═══ Data to examine

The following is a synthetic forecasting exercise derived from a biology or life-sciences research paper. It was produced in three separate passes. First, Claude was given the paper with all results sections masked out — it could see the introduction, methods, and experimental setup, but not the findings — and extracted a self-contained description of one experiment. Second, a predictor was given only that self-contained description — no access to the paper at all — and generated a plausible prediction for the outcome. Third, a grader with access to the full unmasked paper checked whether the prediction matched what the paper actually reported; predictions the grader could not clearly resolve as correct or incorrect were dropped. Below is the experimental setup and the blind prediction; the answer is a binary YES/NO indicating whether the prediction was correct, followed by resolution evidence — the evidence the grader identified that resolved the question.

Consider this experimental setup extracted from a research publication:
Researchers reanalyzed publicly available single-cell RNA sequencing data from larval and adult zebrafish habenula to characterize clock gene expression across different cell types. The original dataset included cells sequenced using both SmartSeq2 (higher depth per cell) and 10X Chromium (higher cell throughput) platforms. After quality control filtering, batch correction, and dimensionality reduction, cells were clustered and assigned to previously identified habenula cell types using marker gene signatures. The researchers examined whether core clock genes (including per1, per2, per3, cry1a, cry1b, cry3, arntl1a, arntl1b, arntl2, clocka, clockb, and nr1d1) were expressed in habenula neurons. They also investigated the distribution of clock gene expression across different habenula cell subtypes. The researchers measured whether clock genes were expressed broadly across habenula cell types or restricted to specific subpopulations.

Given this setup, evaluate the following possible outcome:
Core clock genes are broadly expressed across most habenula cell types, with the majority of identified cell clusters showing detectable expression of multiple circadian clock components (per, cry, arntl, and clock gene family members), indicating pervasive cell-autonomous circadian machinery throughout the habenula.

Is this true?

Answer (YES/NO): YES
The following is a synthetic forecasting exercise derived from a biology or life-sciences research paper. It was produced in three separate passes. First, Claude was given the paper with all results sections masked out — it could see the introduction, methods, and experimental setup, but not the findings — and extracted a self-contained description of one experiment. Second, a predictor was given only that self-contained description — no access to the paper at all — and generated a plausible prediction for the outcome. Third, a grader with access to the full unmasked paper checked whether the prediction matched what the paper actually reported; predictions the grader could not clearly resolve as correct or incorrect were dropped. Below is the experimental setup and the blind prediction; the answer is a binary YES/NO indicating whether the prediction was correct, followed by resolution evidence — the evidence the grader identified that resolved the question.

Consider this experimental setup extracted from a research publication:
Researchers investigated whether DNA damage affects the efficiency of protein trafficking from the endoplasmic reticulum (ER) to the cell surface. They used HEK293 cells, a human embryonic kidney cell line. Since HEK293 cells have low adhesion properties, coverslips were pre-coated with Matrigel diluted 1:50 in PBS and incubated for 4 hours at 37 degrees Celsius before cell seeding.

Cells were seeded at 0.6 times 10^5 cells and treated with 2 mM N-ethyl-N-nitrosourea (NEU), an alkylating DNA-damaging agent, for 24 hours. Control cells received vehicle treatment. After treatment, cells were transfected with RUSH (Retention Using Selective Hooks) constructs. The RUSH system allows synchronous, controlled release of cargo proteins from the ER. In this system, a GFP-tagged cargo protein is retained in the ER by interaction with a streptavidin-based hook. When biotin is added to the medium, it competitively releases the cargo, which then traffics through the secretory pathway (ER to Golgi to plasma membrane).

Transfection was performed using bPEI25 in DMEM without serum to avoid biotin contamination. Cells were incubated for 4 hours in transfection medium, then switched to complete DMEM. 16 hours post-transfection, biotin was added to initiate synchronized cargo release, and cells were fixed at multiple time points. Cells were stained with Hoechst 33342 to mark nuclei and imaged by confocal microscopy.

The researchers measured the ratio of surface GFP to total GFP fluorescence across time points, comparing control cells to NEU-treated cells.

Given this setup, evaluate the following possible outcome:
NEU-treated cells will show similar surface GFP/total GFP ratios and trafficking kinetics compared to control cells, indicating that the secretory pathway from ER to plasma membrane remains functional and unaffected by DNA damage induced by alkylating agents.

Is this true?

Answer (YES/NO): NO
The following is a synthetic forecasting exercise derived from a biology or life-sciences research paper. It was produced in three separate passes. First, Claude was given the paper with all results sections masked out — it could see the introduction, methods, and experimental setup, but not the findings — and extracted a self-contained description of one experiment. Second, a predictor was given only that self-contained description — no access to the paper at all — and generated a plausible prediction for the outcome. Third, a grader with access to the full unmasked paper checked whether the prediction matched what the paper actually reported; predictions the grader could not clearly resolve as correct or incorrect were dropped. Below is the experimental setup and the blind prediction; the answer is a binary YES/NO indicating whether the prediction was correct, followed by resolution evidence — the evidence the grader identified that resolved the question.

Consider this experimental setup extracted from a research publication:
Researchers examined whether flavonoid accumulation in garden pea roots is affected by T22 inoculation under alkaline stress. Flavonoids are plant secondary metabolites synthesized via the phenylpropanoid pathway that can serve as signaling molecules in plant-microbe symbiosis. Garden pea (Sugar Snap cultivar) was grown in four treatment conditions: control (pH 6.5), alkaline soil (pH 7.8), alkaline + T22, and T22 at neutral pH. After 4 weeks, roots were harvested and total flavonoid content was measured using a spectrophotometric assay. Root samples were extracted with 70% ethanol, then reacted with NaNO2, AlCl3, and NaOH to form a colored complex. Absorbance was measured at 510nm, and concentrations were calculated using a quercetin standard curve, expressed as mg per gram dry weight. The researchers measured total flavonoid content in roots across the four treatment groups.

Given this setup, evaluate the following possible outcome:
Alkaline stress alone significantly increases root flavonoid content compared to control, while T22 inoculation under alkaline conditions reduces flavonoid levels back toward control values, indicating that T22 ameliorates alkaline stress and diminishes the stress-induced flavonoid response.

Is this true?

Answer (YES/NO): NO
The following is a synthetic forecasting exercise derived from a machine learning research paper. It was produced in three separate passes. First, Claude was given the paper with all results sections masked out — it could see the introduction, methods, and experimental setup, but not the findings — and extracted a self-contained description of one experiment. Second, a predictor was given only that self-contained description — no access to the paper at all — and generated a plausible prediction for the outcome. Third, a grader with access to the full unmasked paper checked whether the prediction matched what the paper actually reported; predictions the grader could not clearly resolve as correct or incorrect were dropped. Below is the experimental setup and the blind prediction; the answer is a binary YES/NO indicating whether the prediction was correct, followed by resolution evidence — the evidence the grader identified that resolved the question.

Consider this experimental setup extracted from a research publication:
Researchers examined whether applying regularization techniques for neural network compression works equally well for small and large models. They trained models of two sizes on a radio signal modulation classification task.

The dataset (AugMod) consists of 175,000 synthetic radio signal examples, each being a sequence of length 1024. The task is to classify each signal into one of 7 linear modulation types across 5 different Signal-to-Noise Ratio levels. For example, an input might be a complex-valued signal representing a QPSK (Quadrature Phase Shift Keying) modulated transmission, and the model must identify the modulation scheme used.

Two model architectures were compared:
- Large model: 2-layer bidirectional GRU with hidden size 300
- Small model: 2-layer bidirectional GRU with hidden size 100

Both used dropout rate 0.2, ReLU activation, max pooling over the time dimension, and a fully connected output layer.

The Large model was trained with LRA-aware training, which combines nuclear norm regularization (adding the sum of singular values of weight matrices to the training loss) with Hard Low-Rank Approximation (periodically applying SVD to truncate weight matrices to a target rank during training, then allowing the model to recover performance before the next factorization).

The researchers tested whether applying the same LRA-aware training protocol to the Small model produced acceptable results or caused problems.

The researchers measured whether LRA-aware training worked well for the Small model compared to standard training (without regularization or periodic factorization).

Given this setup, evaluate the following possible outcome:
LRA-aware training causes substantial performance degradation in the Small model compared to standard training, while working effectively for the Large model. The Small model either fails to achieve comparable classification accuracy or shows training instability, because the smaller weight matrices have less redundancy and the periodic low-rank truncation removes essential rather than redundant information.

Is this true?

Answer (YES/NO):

══════

What needs to be done: Extract the complete data, matching each line exactly.

Output:
The following is a synthetic forecasting exercise derived from a biology or life-sciences research paper. It was produced in three separate passes. First, Claude was given the paper with all results sections masked out — it could see the introduction, methods, and experimental setup, but not the findings — and extracted a self-contained description of one experiment. Second, a predictor was given only that self-contained description — no access to the paper at all — and generated a plausible prediction for the outcome. Third, a grader with access to the full unmasked paper checked whether the prediction matched what the paper actually reported; predictions the grader could not clearly resolve as correct or incorrect were dropped. Below is the experimental setup and the blind prediction; the answer is a binary YES/NO indicating whether the prediction was correct, followed by resolution evidence — the evidence the grader identified that resolved the question.

Consider this experimental setup extracted from a research publication:
Researchers reanalyzed publicly available single-cell RNA sequencing data from larval and adult zebrafish habenula to characterize clock gene expression across different cell types. The original dataset included cells sequenced using both SmartSeq2 (higher depth per cell) and 10X Chromium (higher cell throughput) platforms. After quality control filtering, batch correction, and dimensionality reduction, cells were clustered and assigned to previously identified habenula cell types using marker gene signatures. The researchers examined whether core clock genes (including per1, per2, per3, cry1a, cry1b, cry3, arntl1a, arntl1b, arntl2, clocka, clockb, and nr1d1) were expressed in habenula neurons. They also investigated the distribution of clock gene expression across different habenula cell subtypes. The researchers measured whether clock genes were expressed broadly across habenula cell types or restricted to specific subpopulations.

Given this setup, evaluate the following possible outcome:
Core clock genes are broadly expressed across most habenula cell types, with the majority of identified cell clusters showing detectable expression of multiple circadian clock components (per, cry, arntl, and clock gene family members), indicating pervasive cell-autonomous circadian machinery throughout the habenula.

Is this true?

Answer (YES/NO): YES
The following is a synthetic forecasting exercise derived from a biology or life-sciences research paper. It was produced in three separate passes. First, Claude was given the paper with all results sections masked out — it could see the introduction, methods, and experimental setup, but not the findings — and extracted a self-contained description of one experiment. Second, a predictor was given only that self-contained description — no access to the paper at all — and generated a plausible prediction for the outcome. Third, a grader with access to the full unmasked paper checked whether the prediction matched what the paper actually reported; predictions the grader could not clearly resolve as correct or incorrect were dropped. Below is the experimental setup and the blind prediction; the answer is a binary YES/NO indicating whether the prediction was correct, followed by resolution evidence — the evidence the grader identified that resolved the question.

Consider this experimental setup extracted from a research publication:
Researchers investigated whether DNA damage affects the efficiency of protein trafficking from the endoplasmic reticulum (ER) to the cell surface. They used HEK293 cells, a human embryonic kidney cell line. Since HEK293 cells have low adhesion properties, coverslips were pre-coated with Matrigel diluted 1:50 in PBS and incubated for 4 hours at 37 degrees Celsius before cell seeding.

Cells were seeded at 0.6 times 10^5 cells and treated with 2 mM N-ethyl-N-nitrosourea (NEU), an alkylating DNA-damaging agent, for 24 hours. Control cells received vehicle treatment. After treatment, cells were transfected with RUSH (Retention Using Selective Hooks) constructs. The RUSH system allows synchronous, controlled release of cargo proteins from the ER. In this system, a GFP-tagged cargo protein is retained in the ER by interaction with a streptavidin-based hook. When biotin is added to the medium, it competitively releases the cargo, which then traffics through the secretory pathway (ER to Golgi to plasma membrane).

Transfection was performed using bPEI25 in DMEM without serum to avoid biotin contamination. Cells were incubated for 4 hours in transfection medium, then switched to complete DMEM. 16 hours post-transfection, biotin was added to initiate synchronized cargo release, and cells were fixed at multiple time points. Cells were stained with Hoechst 33342 to mark nuclei and imaged by confocal microscopy.

The researchers measured the ratio of surface GFP to total GFP fluorescence across time points, comparing control cells to NEU-treated cells.

Given this setup, evaluate the following possible outcome:
NEU-treated cells will show similar surface GFP/total GFP ratios and trafficking kinetics compared to control cells, indicating that the secretory pathway from ER to plasma membrane remains functional and unaffected by DNA damage induced by alkylating agents.

Is this true?

Answer (YES/NO): NO
The following is a synthetic forecasting exercise derived from a biology or life-sciences research paper. It was produced in three separate passes. First, Claude was given the paper with all results sections masked out — it could see the introduction, methods, and experimental setup, but not the findings — and extracted a self-contained description of one experiment. Second, a predictor was given only that self-contained description — no access to the paper at all — and generated a plausible prediction for the outcome. Third, a grader with access to the full unmasked paper checked whether the prediction matched what the paper actually reported; predictions the grader could not clearly resolve as correct or incorrect were dropped. Below is the experimental setup and the blind prediction; the answer is a binary YES/NO indicating whether the prediction was correct, followed by resolution evidence — the evidence the grader identified that resolved the question.

Consider this experimental setup extracted from a research publication:
Researchers examined whether flavonoid accumulation in garden pea roots is affected by T22 inoculation under alkaline stress. Flavonoids are plant secondary metabolites synthesized via the phenylpropanoid pathway that can serve as signaling molecules in plant-microbe symbiosis. Garden pea (Sugar Snap cultivar) was grown in four treatment conditions: control (pH 6.5), alkaline soil (pH 7.8), alkaline + T22, and T22 at neutral pH. After 4 weeks, roots were harvested and total flavonoid content was measured using a spectrophotometric assay. Root samples were extracted with 70% ethanol, then reacted with NaNO2, AlCl3, and NaOH to form a colored complex. Absorbance was measured at 510nm, and concentrations were calculated using a quercetin standard curve, expressed as mg per gram dry weight. The researchers measured total flavonoid content in roots across the four treatment groups.

Given this setup, evaluate the following possible outcome:
Alkaline stress alone significantly increases root flavonoid content compared to control, while T22 inoculation under alkaline conditions reduces flavonoid levels back toward control values, indicating that T22 ameliorates alkaline stress and diminishes the stress-induced flavonoid response.

Is this true?

Answer (YES/NO): NO
The following is a synthetic forecasting exercise derived from a machine learning research paper. It was produced in three separate passes. First, Claude was given the paper with all results sections masked out — it could see the introduction, methods, and experimental setup, but not the findings — and extracted a self-contained description of one experiment. Second, a predictor was given only that self-contained description — no access to the paper at all — and generated a plausible prediction for the outcome. Third, a grader with access to the full unmasked paper checked whether the prediction matched what the paper actually reported; predictions the grader could not clearly resolve as correct or incorrect were dropped. Below is the experimental setup and the blind prediction; the answer is a binary YES/NO indicating whether the prediction was correct, followed by resolution evidence — the evidence the grader identified that resolved the question.

Consider this experimental setup extracted from a research publication:
Researchers examined whether applying regularization techniques for neural network compression works equally well for small and large models. They trained models of two sizes on a radio signal modulation classification task.

The dataset (AugMod) consists of 175,000 synthetic radio signal examples, each being a sequence of length 1024. The task is to classify each signal into one of 7 linear modulation types across 5 different Signal-to-Noise Ratio levels. For example, an input might be a complex-valued signal representing a QPSK (Quadrature Phase Shift Keying) modulated transmission, and the model must identify the modulation scheme used.

Two model architectures were compared:
- Large model: 2-layer bidirectional GRU with hidden size 300
- Small model: 2-layer bidirectional GRU with hidden size 100

Both used dropout rate 0.2, ReLU activation, max pooling over the time dimension, and a fully connected output layer.

The Large model was trained with LRA-aware training, which combines nuclear norm regularization (adding the sum of singular values of weight matrices to the training loss) with Hard Low-Rank Approximation (periodically applying SVD to truncate weight matrices to a target rank during training, then allowing the model to recover performance before the next factorization).

The researchers tested whether applying the same LRA-aware training protocol to the Small model produced acceptable results or caused problems.

The researchers measured whether LRA-aware training worked well for the Small model compared to standard training (without regularization or periodic factorization).

Given this setup, evaluate the following possible outcome:
LRA-aware training causes substantial performance degradation in the Small model compared to standard training, while working effectively for the Large model. The Small model either fails to achieve comparable classification accuracy or shows training instability, because the smaller weight matrices have less redundancy and the periodic low-rank truncation removes essential rather than redundant information.

Is this true?

Answer (YES/NO):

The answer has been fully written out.